_INSTRUCTIONS FOR THE TASK_: Pick the lines holding the string "camera" out of the records and copy them.

_ENTRIES PROVIDED_:
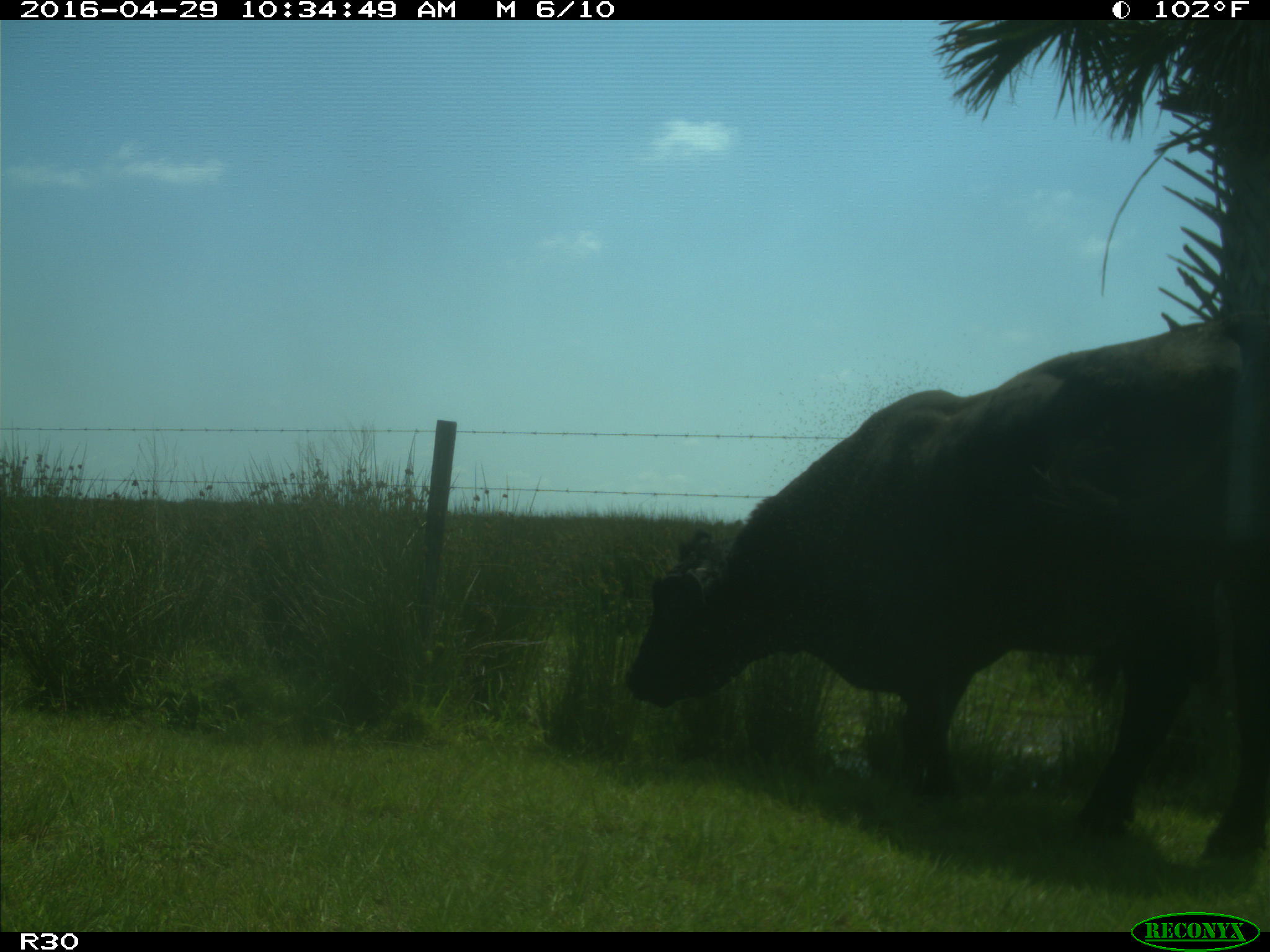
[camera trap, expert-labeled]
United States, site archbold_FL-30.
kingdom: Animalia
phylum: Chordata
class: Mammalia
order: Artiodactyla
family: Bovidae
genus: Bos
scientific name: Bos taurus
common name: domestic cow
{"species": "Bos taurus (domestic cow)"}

* * *

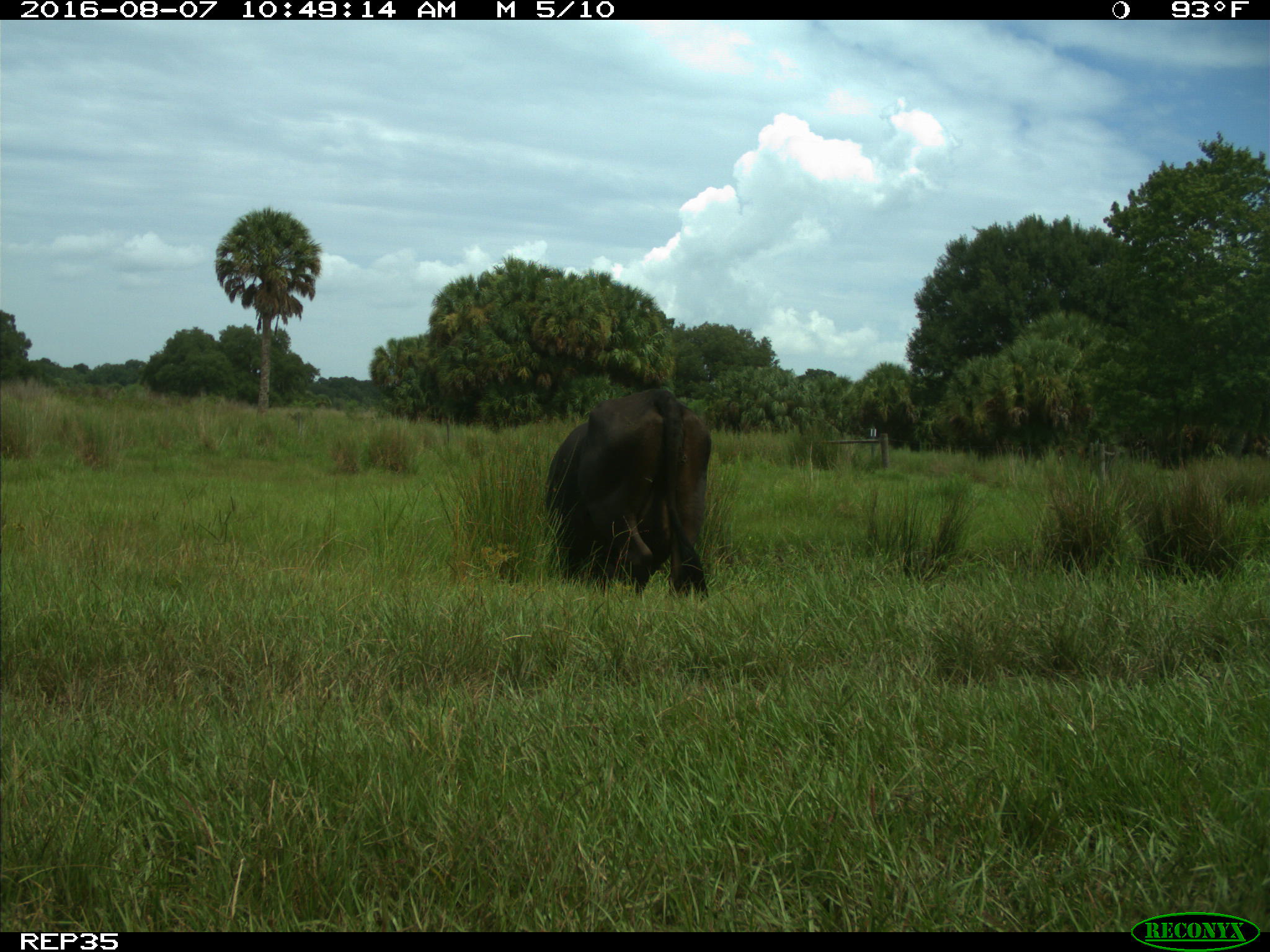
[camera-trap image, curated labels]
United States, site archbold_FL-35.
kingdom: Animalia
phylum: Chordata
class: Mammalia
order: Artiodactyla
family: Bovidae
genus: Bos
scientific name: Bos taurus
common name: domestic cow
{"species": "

---

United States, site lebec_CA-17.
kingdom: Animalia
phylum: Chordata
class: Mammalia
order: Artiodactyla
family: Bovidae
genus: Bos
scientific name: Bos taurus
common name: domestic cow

_EXPECTED OUTPUT_:
[camera trap, expert-labeled]
[camera-trap image, curated labels]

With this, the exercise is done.